The Benefits of Compost
The benefits of using compost include soil fertility enhancement, nutrient
cycling, water retention, disease suppression and improved root growth.
The recycling of community green waste such as grass, leaves, and tree and
brush clippings into a valuable soil conditioner that can be returned to
local gardens is something we can all feel good about.
Compost is also beneficial in these ways
- Improves overall soil quality by supplying significant quantities of
organic matter
- Improves conditions for plant growth, such as water-holding capacity
- Improves microorganism and earthworm proliferation
- Binds nutrients
- Allows plant roots to spread out more widely, thus preventing erosion
- Gradually releases nutrients
- Helps suppress plant diseases
- Can bind and degrade specific pollutants
- Can provide for greater drought resistance and more efficient water
utilization
- Provides nutrients in the form of macro and micronutrients (while
essential to good plant health, not to be confused with fertilizer)
- Provides soil biota, including microorganisms such as bacteria, protozoa,
actinomycetes, and fungi (which all promote healthier plants and soil)
The Benefits of Compost Tea
Compost Tea is a soil and foliar inoculant with beneficial microbial
organisms that serve a range of purposes. One major benefit is disease
suppression via beneficial microbial colonization at potential infection
sites. Reduced amounts of powdery mildew, botrytis, root and stem rot
result with regular compost tea usage.
- Aggressive fertility cycling allows the benefits of amendments to get
into your plants more easily. Fertility is based on microbial activity;
as microbes digest soil and fertilizer particles, nutrients are made
available to your plants.
- Increased root growth allows for increased nutrient uptake and larger
plants. Compost Tea is an excellent carrier for organisms such as
mycorrhizae, which promotes root expansion and more extensive nutrient and
water collection.
- Increased water retention allows for even soil moisture and plant
nutrition utilization. Decreased water stress translates into steady,
vigorous growth and proper nutrient availability throughout the growing
season.
The Benefits of Mycorrhizae
Mycorrhizae form a mutualistic relationship with the roots of most plant
species. This mutualistic association provides the fungus with relatively constant
and direct access to carbohydrates, such as glucose and sucrose supplied
by the plant. The carbohydrates are translocated from their source
(usually leaves) to root tissue and on to fungal partners. In return, the
plant gains the benefits of the mycelium's higher absorptive capacity for
water and mineral nutrients (due to comparatively large surface area of
mycelium:root ratio), thus improving the plant's mineral absorption
capabilities.
Plant roots alone may be incapable of taking up phosphate ions that are
demineralized, for example, in soils with a basic pH. The mycelium of the
mycorrhizal fungus can, however, access these phosphorus sources, and make
them available to the plants they colonize.
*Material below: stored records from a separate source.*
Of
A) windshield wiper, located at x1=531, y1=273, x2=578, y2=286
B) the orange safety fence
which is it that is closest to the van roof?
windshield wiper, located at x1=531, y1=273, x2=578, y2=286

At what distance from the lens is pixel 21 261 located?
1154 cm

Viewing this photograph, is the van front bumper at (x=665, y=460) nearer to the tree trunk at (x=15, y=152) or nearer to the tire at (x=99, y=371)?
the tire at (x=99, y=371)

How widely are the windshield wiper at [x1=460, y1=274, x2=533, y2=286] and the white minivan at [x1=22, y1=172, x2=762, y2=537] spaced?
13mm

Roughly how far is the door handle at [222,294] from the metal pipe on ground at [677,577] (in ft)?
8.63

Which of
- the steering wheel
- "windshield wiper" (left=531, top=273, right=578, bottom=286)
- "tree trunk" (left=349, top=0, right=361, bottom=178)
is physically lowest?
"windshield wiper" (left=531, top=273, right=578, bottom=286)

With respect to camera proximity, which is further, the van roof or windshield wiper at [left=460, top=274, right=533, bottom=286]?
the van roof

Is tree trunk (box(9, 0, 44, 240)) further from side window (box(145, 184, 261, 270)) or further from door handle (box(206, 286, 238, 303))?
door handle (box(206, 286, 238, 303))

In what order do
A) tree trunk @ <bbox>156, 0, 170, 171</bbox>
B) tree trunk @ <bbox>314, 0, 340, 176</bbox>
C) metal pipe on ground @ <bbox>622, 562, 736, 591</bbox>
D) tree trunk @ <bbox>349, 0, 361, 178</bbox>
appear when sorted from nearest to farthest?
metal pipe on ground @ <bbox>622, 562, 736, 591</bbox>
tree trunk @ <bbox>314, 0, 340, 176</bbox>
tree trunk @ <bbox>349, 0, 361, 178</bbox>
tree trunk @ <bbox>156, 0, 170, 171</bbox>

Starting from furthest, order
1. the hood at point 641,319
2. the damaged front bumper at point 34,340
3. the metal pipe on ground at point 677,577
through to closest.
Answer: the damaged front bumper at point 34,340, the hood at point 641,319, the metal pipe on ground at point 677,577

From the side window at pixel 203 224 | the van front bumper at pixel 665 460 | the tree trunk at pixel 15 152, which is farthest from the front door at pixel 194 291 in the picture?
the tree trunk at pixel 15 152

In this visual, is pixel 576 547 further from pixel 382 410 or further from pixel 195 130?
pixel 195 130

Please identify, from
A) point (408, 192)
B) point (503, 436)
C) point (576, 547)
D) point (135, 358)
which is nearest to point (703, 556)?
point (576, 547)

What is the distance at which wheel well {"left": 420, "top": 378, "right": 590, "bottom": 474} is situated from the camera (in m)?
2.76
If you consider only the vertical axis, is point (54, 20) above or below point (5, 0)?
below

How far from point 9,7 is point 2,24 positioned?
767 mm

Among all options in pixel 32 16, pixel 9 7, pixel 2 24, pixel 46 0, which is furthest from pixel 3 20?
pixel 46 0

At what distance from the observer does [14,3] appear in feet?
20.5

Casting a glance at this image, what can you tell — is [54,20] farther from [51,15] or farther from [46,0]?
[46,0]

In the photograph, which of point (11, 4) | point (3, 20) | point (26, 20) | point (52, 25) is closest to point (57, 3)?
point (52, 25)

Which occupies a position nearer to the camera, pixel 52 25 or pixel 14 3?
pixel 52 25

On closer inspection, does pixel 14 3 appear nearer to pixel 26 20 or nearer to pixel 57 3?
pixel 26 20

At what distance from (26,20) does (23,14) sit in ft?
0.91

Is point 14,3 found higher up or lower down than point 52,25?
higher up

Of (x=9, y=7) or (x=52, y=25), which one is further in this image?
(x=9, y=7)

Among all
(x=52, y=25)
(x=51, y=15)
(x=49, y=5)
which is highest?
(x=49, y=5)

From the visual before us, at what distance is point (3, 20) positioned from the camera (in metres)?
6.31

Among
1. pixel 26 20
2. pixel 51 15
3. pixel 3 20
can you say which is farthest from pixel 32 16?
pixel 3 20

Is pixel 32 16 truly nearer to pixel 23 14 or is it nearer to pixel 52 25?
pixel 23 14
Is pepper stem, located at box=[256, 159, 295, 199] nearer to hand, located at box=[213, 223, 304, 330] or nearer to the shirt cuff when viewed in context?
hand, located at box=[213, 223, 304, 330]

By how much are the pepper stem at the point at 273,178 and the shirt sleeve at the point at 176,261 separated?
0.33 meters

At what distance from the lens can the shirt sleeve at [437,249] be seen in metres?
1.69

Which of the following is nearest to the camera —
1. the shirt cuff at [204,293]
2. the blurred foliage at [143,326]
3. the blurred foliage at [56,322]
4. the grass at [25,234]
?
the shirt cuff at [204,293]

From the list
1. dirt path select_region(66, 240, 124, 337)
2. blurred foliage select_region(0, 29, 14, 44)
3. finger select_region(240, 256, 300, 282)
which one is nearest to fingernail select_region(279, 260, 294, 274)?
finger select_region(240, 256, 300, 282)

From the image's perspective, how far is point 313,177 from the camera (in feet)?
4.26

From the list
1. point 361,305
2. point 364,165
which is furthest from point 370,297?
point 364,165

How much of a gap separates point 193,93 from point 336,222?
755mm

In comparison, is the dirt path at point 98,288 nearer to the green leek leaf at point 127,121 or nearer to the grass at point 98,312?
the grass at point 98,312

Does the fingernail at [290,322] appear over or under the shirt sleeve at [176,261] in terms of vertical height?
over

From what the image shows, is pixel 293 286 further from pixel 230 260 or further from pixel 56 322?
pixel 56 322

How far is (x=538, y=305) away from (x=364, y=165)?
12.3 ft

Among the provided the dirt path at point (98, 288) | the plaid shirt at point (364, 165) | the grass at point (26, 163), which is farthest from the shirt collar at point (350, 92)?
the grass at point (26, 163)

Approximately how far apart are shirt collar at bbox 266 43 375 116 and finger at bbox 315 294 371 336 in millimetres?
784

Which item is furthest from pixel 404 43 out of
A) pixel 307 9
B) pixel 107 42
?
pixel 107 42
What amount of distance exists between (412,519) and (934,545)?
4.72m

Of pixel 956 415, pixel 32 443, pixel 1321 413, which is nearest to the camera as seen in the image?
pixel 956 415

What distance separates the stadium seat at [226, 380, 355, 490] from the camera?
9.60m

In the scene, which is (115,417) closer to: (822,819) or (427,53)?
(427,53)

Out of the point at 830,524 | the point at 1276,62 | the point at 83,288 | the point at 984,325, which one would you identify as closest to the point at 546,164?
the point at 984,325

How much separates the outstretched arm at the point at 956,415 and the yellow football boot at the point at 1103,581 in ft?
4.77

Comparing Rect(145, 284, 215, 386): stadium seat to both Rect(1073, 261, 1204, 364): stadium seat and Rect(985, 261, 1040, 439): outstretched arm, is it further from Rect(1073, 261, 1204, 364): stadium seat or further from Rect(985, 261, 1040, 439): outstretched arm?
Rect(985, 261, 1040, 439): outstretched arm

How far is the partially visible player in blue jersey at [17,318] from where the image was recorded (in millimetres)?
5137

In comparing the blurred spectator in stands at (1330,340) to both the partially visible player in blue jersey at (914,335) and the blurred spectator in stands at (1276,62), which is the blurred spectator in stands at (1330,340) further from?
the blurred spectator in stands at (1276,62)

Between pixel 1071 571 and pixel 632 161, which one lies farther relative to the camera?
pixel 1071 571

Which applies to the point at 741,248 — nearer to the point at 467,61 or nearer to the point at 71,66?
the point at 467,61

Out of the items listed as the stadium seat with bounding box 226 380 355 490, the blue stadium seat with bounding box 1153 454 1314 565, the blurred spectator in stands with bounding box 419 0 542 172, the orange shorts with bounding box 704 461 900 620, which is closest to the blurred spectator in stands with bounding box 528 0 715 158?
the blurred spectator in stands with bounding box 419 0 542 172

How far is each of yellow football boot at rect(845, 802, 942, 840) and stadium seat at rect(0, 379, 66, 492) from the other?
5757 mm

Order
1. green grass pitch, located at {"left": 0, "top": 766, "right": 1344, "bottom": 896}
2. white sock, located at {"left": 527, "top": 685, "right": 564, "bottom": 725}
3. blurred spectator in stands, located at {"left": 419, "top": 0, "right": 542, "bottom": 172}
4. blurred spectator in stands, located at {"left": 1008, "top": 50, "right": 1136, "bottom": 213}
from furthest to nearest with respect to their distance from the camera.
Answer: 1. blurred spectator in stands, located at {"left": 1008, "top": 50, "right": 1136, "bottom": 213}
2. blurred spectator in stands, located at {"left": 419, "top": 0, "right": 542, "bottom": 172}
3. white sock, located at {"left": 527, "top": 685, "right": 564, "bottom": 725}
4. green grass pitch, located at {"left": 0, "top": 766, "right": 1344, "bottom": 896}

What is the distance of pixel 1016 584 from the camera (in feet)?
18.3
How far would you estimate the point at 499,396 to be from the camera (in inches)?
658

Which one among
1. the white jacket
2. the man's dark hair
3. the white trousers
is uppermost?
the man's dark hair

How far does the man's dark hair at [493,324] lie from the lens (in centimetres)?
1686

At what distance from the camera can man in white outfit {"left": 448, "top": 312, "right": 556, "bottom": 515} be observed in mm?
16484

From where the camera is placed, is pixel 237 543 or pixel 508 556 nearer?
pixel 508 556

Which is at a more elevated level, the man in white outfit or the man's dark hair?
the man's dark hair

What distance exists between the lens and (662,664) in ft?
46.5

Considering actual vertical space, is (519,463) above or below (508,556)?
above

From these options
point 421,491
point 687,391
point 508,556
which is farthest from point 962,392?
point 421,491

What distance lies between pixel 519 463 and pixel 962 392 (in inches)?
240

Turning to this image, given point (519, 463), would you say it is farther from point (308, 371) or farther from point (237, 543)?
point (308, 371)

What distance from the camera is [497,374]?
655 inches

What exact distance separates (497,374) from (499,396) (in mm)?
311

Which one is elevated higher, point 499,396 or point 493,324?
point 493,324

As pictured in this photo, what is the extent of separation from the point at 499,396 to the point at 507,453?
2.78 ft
Mycorrhizal plants are often more resistant to diseases, such as those
caused by microbial soil-borne pathogens and are also more resistant to
the effects of drought.
From en.wikipedia.org/wiki/Mycorrhiza
Types of Mycorrhizae
Mycorrhizae may be classified as: endomycorrhizae and ectomycorrhizae. Endomycorrhizae enter the cells of the root cortex. Ectomycorrhizae colonize plant roots but do not invade root cortex cells.
The most common form of endomycorrhizae are the vesicular-arbuscular mycorrhizae; it is estimated that 80 percent of all plant species may have these mycorrhizae.